The $115 million project’s “design development” phase is nearing completion, said Maureen Anderson, senior project manager with the city’s Property and Construction Management Department, at the July 12 meeting of the Dudley Vision Advisory Task Force.
The municipal building is expected to open in fall 2014 as the new headquarters for the Boston Public Schools, with street-facing retail and restaurant spaces on the ground floor. It will fill the entire triangular block bordered by Washington and Warren Streets and the Dudley Square bus station.
Architect Nick Brooks of Sasaki Associates presented slides showing the current design plans created by Sasaki and the Dutch firm Mecanoo Architects. Their design adds modern brick-and-glass construction around and above the preserved historic facades of the Ferdinand, Waterman and Curtis buildings.
The plans will be presented to the Boston Landmarks Commission on July 24, Brooks said. The hearing is at 4:55 p.m. in room 900 of Boston City Hall.
The general design is largely the same as those shown in previous task force meetings over the fall and winter, though some fine-tuning of materials and finishes have been made and a sixth-floor roof deck was shown for the first time.
The building will have two prominent entrances, one on Washington Street, roughly across from Vernon Street, and the other facing Dudley station. The entrances will lead into a large, open, high-ceilinged lobby with a center staircase leading up to the second level, above which will be four floors of BPS offices.
In the second-level lobby area, the planners envision a Wi-Fi enabled area in which visitors can fill out school registration forms on their own laptops or provided computers while waiting to see BPS staff members. The second floor also includes a large room for school committee meetings, and offices for a few other organizations, including the Roxbury Resource Center and WriteBoston.
Floor six opens out onto a roof deck that sits atop the old Ferdinand building. The deck offers a wide view of the city and the current design features benches, plantings, and a wood-floored open terrace.
Some of the spaces on floors two and six are designated as multi-purpose rooms that could be used by community groups seeking meeting or conference space.
There was no further discussion at this meeting about the “Skylab” proposal presented at an earlier meeting June 28. Skylab is envisioned as a multi-purpose educational enterprise that would need rooms for lectures and conferences and could include a “fabrication lab” for hands-on science and technology projects for all ages.

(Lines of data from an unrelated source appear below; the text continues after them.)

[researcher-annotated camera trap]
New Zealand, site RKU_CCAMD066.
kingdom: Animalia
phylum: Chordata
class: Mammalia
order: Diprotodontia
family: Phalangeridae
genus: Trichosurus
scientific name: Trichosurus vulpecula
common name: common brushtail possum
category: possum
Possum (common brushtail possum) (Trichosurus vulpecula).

Skylab proponents hope to secure space in the municipal building, ideally with access to the roof deck for events and student gatherings.

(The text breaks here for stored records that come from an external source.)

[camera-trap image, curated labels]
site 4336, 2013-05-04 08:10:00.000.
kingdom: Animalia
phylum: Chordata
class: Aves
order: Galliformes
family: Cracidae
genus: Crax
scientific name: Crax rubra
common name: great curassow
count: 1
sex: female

The current floor plan for the sixth floor includes spaces labeled “shared BPS collaborative space” and “shared public/BPS meeting room,” but there have been no answers yet about how or if outside entities could use or lease any of the space. Attendees at the June meeting requested clarification on this, and BPS official Carleton Jones has promised to be at the July 26 meeting with a newly-defined process for allocating the space.
Only a handful of adult community members attended the design meeting, but about 15 teenagers were ushered in by Kai Grant, a task force member and Skylab proponent who leads a program called Diamond Girls that works to foster self-esteem in teen girls. As part of a civic engagement project, Grant said, the girls attend public meetings in their communities.

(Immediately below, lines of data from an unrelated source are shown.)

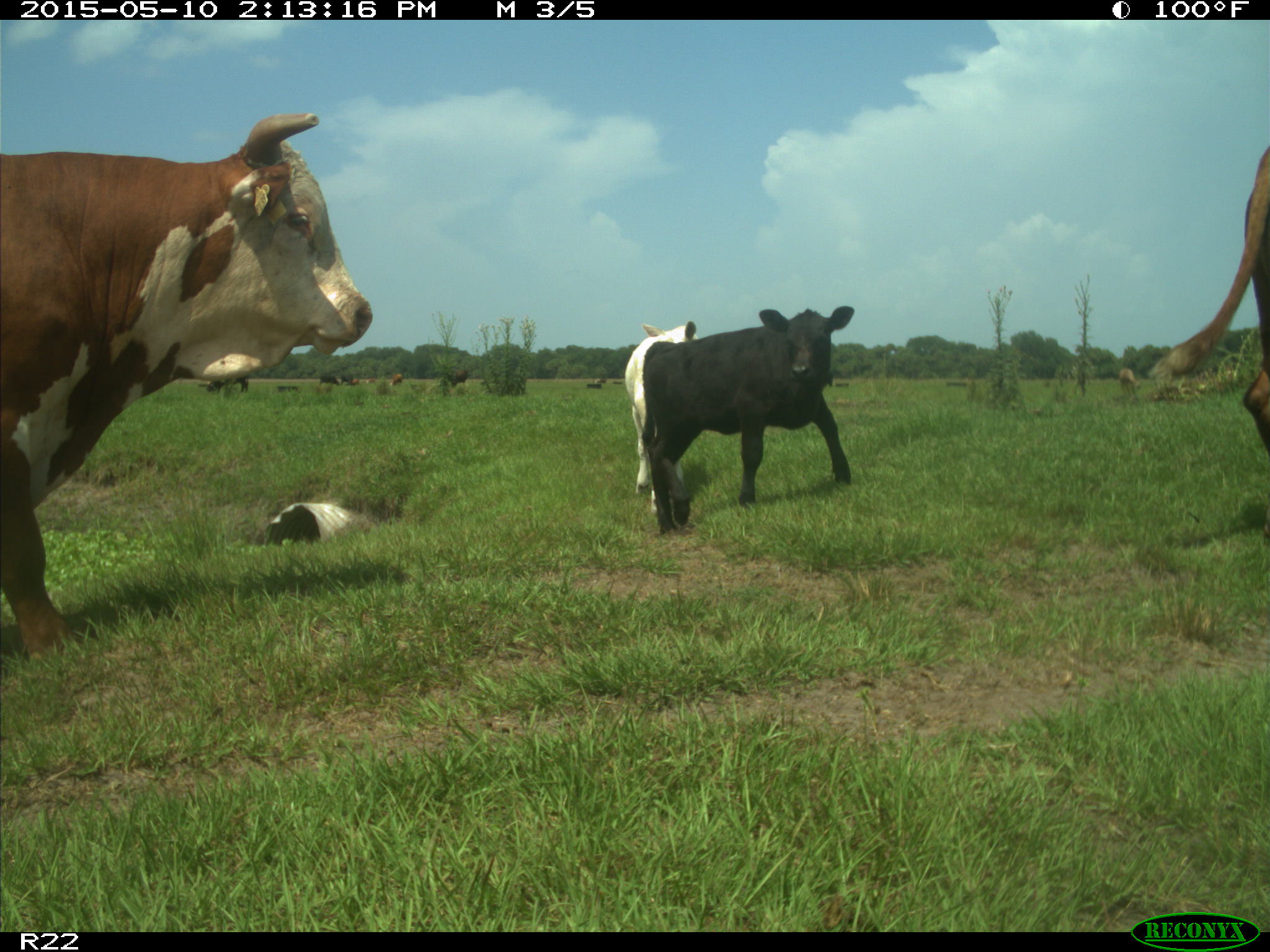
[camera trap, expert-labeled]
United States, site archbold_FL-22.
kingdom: Animalia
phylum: Chordata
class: Mammalia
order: Artiodactyla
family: Bovidae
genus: Bos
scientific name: Bos taurus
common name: domestic cow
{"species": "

The young people posed a few questions of their own to the city officials and architects.
One asked how this building will benefit the community of Roxbury 20 or 30 years down the line.
Joe Mulligan of Property and Construction Management responded that the reason Mayor Menino decided to move BPS to Roxbury was to locate the school headquarters close to the highest concentration of students and families. Anderson added that with more than 500 office and retail employees in the building, there could be future job possibilities for Roxbury residents.
“Will tutoring for struggling students be offered in this building?” asked another girl.
Anderson said she saw no reason such services couldn’t be facilitated by BPS or related groups in the meeting and multimedia rooms. She added that while the city is responsible for constructing the building, their “client,” BPS, will have a say in what types of services might be offered to students and families.
The next Dudley Vision Task Force meeting will be on July 26 at 6 p.m. at Central Boston Elder Services, 2315 Washington St. The proposed agenda includes project schedule updates and design comments.